While the starting point has varied over time, the end has always been Genova, and the distance has remained fairly fixed at 240 nautical miles and change. The race is unusual in sailing in that it unites professional and amateur sailors, and boats of different sizes and classes, with contenders composed of privately-owned yachts helmed by their owners. On the water, of course, the amateur part quickly disappears, with each class going hard for line honors. The main race is preceded by several days of inshore regattas off Saint Tropez (the racing serving as a head-clearing antidote to late nights in the fashionable port’s restaurants and clubs).

loro piana giraglia flag
Stefano Trovati

In 2024, for the 71st sedition of the Giraglia, luxury brand Loro Piana became the title sponsor for the first time, adding some Italian glamor to the affair. On hand was Loro Piana’s Deputy Chairman Pier Luigi Loro Piana, himself a passionate racing sailor who has long been a fixture as such events. His own 80-foot boat, My Song, raced in the maxi class. As a brand, Loro Piana has long been active in sailing clothing too—and with a distinctly luxurious vibe. The Windmate bomber, launched in 2003, features the brand's famous and revolutionary Storm System cashmere. Twenty years in development, Storm System coats cashmere fibers with a waterproofing cocktail without (and here’s the really nifty bit) sacrificing any of the luxurious feel and look of the noble fiber. A second membrane treatment on the inside of the Windmate makes it windproof and breathable, too.
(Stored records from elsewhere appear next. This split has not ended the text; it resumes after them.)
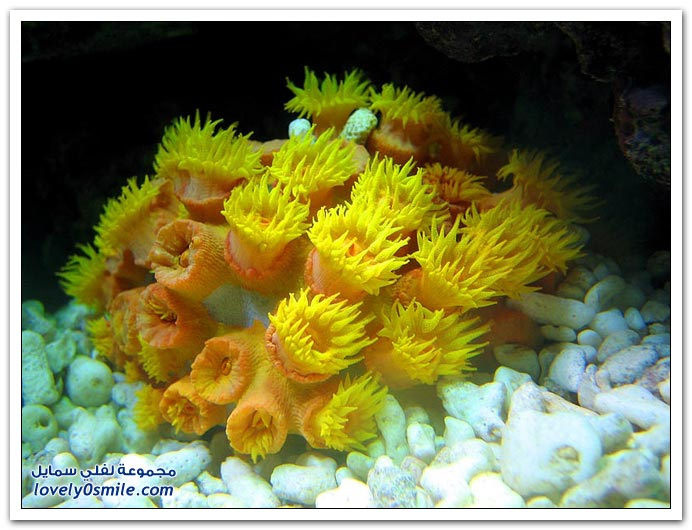 الكائنات الحية في أعماق البحار ج1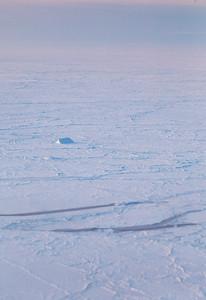A lone iceberg amidst the sea ice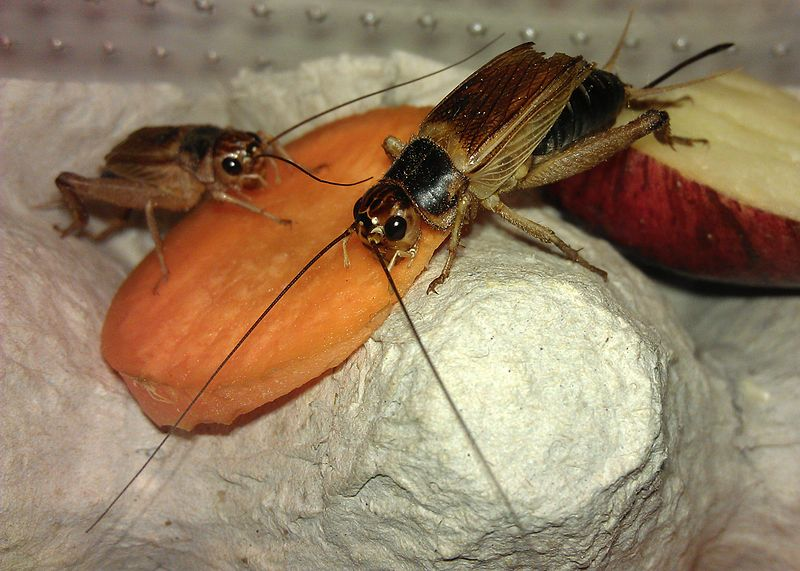 Difference Between Grasshopper and Cricket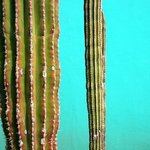 Cabo Cactus Duo, Harvey Horowitz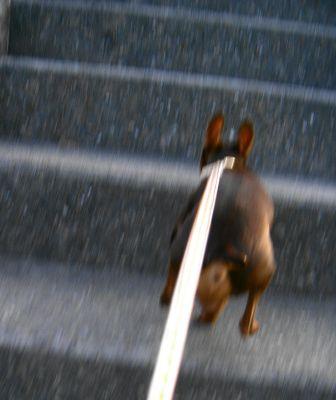 階段駆け上がり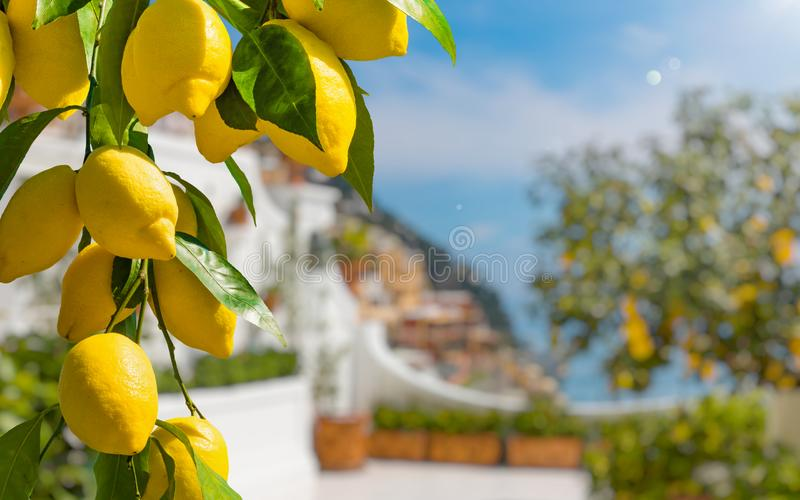 Bunches of fresh yellow ripe lemons with green leaves stock photos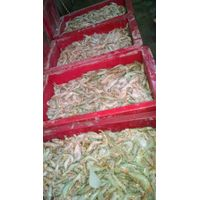 Fresh Jaira White Shrimps thumbnail image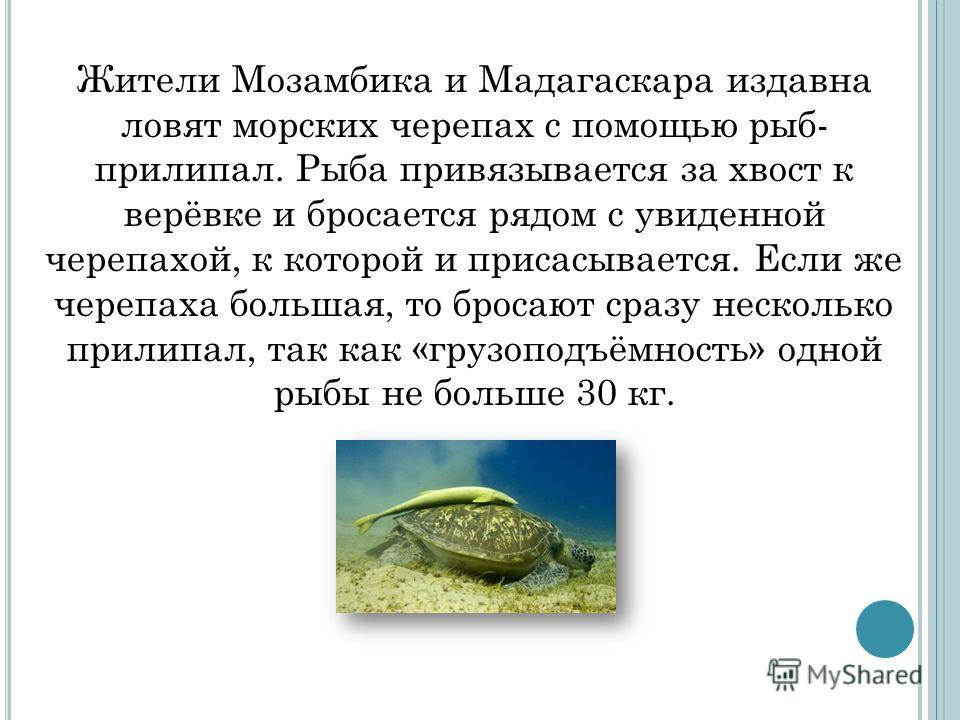 Жители Мозамбика и Мадагаскара издавна ловят морских черепах с помощью рыб- прилипал. Рыба привязывается за хвост к верёвке и бросается рядом с увиденной черепахой, к которой и присасывается. Если же черепаха большая, то бросают сразу несколько прили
a loro piana bomber jacket
Stefano Trovati

Conditions for the inshore regatta were mostly excellent for sailing, which is to say that they were not remotely excellent for sunbathing. Strong winds, four-meter swells, and grizzly skies gave competitors and spectators plenty to contend with on the courses. Which is, ideally, what it’s all about.

Though many of the yachts function as luxury cruisers too, there’s no mistaking their racy demeanor, with the usual comforts stripped out. Even on a 100-footer, crews shed unnecessary weight—like cellphones and shoes—at the dock before boarding. Everything is devoted to ensuring maximum speed under sail. Even the casual observer can see this from the shore. The sails of the boats, made from the latest carbon fiber, are almost universally black. Apparently, dyeing them just makes them heavier.

a large boat on the water
Stefano Gattini

In the main race, from Saint Tropez to Genova via the Giraglia, the sun came out, but the conditions remained challenging. The overall winner was one of the smallest boats out there—an 11 meter prototype Lann Ael 3, crewed by the French duo Didier Gaudoux and Erwan Tabarly (whose surname is about the most famous name in European competitive sailing). They completed the 241-mile course in just shy of 25 hours. Their sail, naturally, was black.